— Brief descriptive captions —
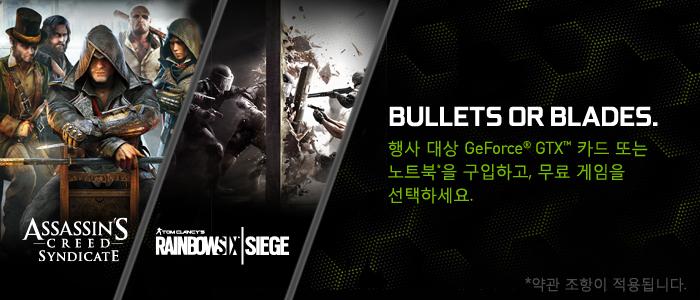 행사 대상 GeForce® GTX™ 카드 또는 노트북*을 구입하고, 무료 게임을 선택하세요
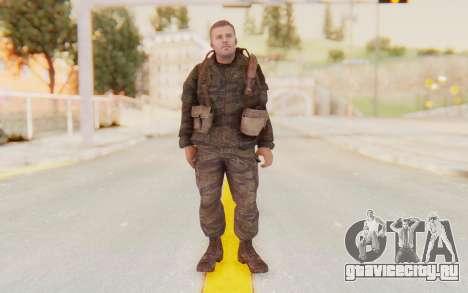 COD BO Mason Vietnam для GTA San Andreas второй скриншот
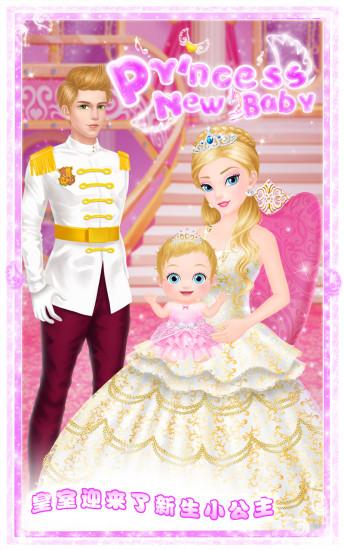 公主的新生小宝宝软件截图0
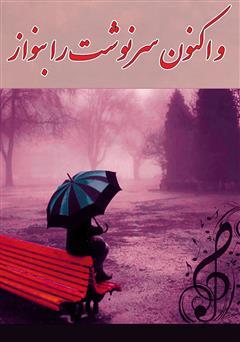 رمان و اکنون سرنوشت را بنواز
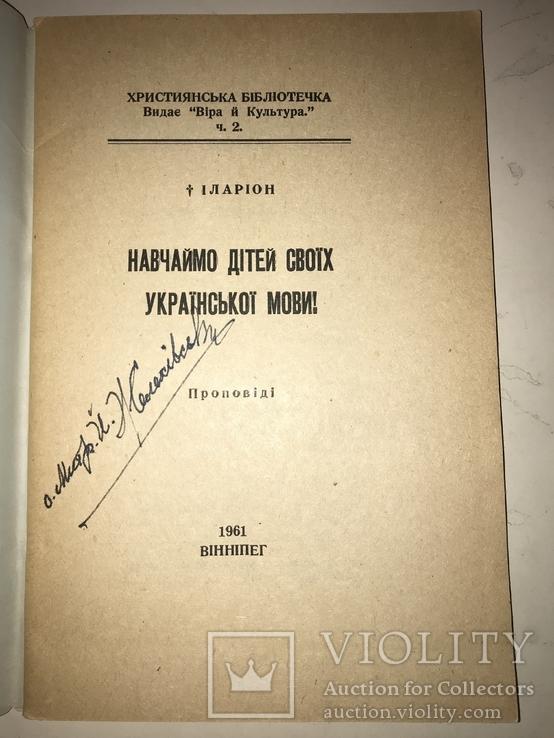 1961 Навчаймо Дітей Своїх Українською Мовою с Автографом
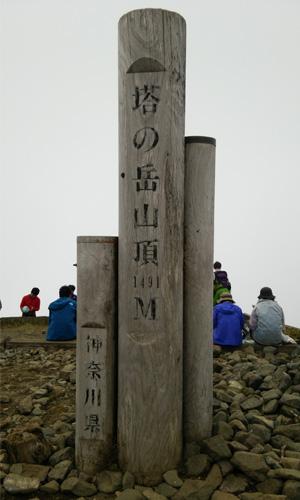 20151031g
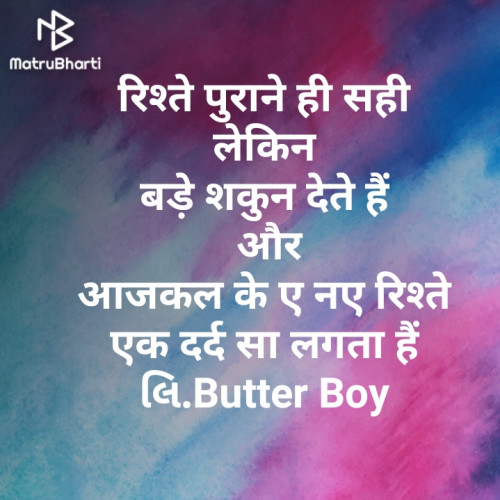 Hindi Thought status by NIRAJ on 19-Dec-2019 08:57:56am | Matrubharti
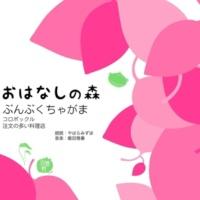 やはらみずほ&飯田雅春 注文の多い料理店 (朗読)やはらみずほ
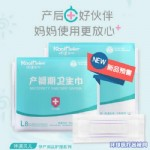 咔淇贝儿产褥期护理垫(产妇卫生巾)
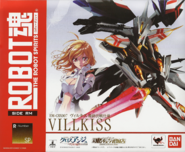 Robot spirits EM-CBX007 Villkiss package(front)
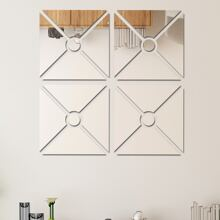 4pcs Square Mirror Surface Wall Sticker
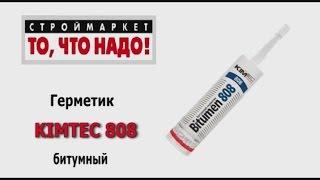 Битумный герметик KIMTEC 808 - купить герметик kim tec, какой герметик для кровли труб(Строймаркет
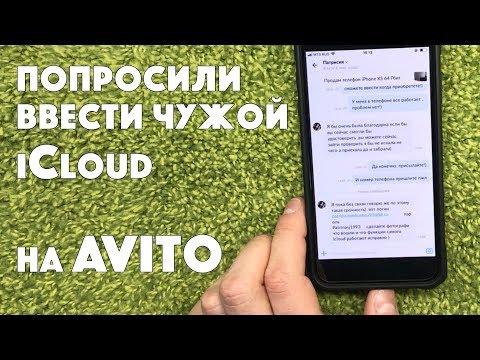 Как мошенники на АВИТО блокируют IPhone (через ICloud)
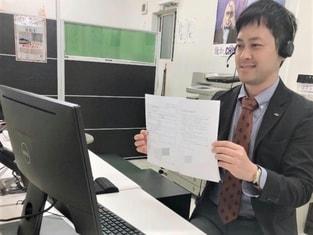 エイブルネットワーク長崎時津店の接客写真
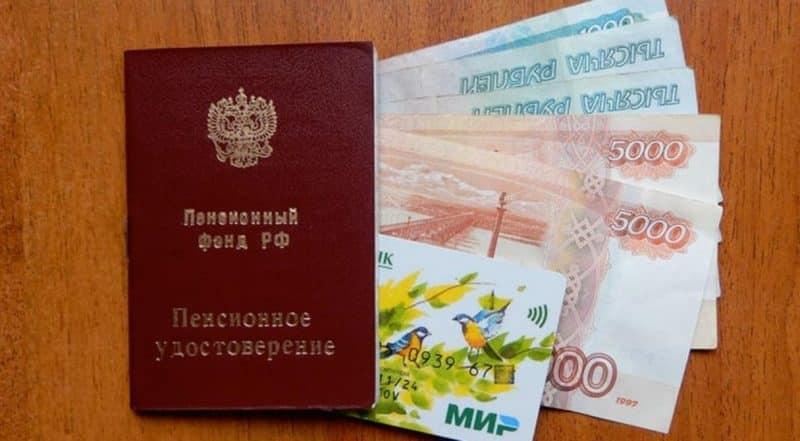 О предстоящих изменениях в выплате пенсий и пособий с 1 октября, рассказали в Пенсионном фонде России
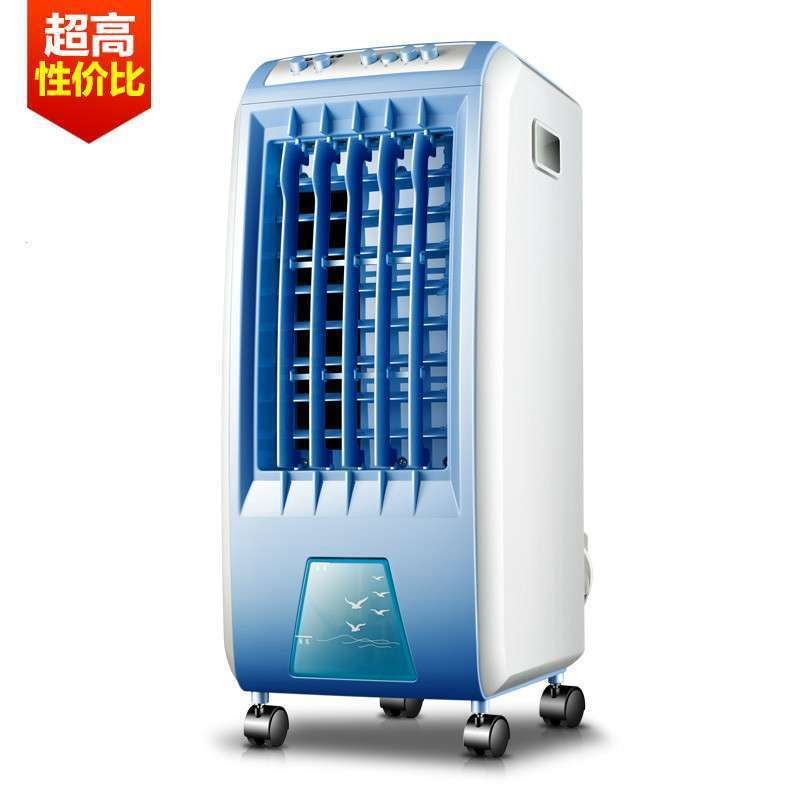 Cooling only air-conditioning fan portable small air conditioning cooling fan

— TASK TO COMPLETE —
Each entry above must come back exactly as written. Drop the images.

— EXERCISE RESPONSE —
 행사 대상 GeForce® GTX™ 카드 또는 노트북*을 구입하고, 무료 게임을 선택하세요
 COD BO Mason Vietnam для GTA San Andreas второй скриншот
 公主的新生小宝宝软件截图0
 رمان و اکنون سرنوشت را بنواز
 1961 Навчаймо Дітей Своїх Українською Мовою с Автографом
 20151031g
 Hindi Thought status by NIRAJ on 19-Dec-2019 08:57:56am | Matrubharti
 やはらみずほ&飯田雅春 注文の多い料理店 (朗読)やはらみずほ
 咔淇贝儿产褥期护理垫(产妇卫生巾)
 Robot spirits EM-CBX007 Villkiss package(front)
 4pcs Square Mirror Surface Wall Sticker
 Битумный герметик KIMTEC 808 - купить герметик kim tec, какой герметик для кровли труб(Строймаркет
 Как мошенники на АВИТО блокируют IPhone (через ICloud)
 エイブルネットワーク長崎時津店の接客写真
 О предстоящих изменениях в выплате пенсий и пособий с 1 октября, рассказали в Пенсионном фонде России
 Cooling only air-conditioning fan portable small air conditioning cooling fan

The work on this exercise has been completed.